==== SOURCE EXTRACT ====

Gnutella and the State of P2P

dweekly

2001/02/03

Categories: Uncategorized

written for the pho list

To be honest, Gnutella is not doing very well.

There are about 2300 gnutella hosts on the network accepting incoming

connections [statistic from LimeWire.com] that are part of the “big

cloud” (i.e., public network – it’s possible to set up independant

trading “clouds” on gnutella, too.) One interesting consequence of

this is that all of the public nodes are known and easily

harvestable. Since most nodes hooked up to gnutella are on high-speed

links whose IP addresses don’t change very often, unless you’re behind

a trusty firewall you may find yourself open to attack.

Gnutella prides itself on being a true peered network, but there are

less than a dozen centralized “hostcatchers.” Lacking these, the

network could not function. While it’d be easy to set up a new

hostcatcher if others were taken down, the fact of the matter is that

most gnutella programs come preprogrammed to connect to a specific

hostcatcher. Just send off little letters to the ISPs hosting those

servers and you could defeat the majority of gnutella users and make

it a real pain for new users to join.

There are a wide variety of clients (a good thing), but most of them

suck. It’s not really fair to be that critical of the original program

or even the gnutella architecture, since all it was was a quick hack /

beta implementation on Justin’s part (who has been gagged by AOL). I

can’t imagine how frustrated he must be at people (perhaps like me)

railing at gnutella’s flaws and its lack of ease of use when what’s

out there is a prerelease developer beta that he’s unable to continue.

==== EXERCISE DATA ====

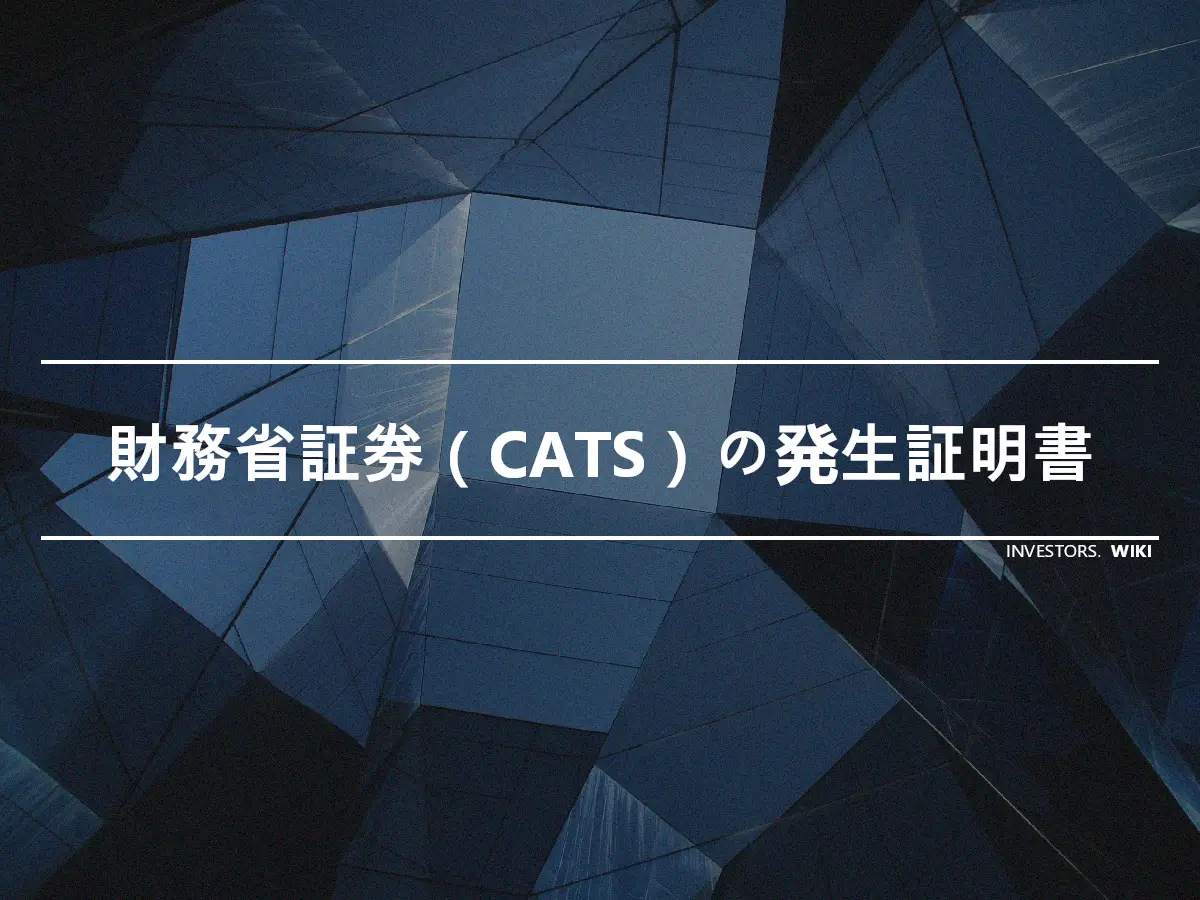 財務省証券（CATS）の発生証明書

====

• _ABOUT THIS EXERCISE_
Write the next few paragraphs of the essay on Gnutella and the state of P2P, picking up right after its final sentence.

• _TASK RESULT_
There’s a pretty good review of the clients out there at LimeWire, but I have to say that BearShare is by far and large my favorite. It renders much more information and is much easier to use (IMHO) than any of the other clients.

But even with BearShare’s pretty and helpful UI, gnutella is not very

usable. The main reason is bandwidth. Just being connected to the

network (not downloading or uploading any files) is pushing about

100kbps of traffic onto the network, with bursts up to 250kbps. Most

cable modems are capped at about 128kbps of upstream traffic. Even

high-quality ADSL can’t usually push more than 100kbps or so, and

that’s already going to pretty much nuke your download capability

(ADSL is odd like that!). So just being connected to gnutella requires

you to be on “extreme broadband,” such as a work connection or an SDSL

line. This is again before you are actually uploading or downloading

any files.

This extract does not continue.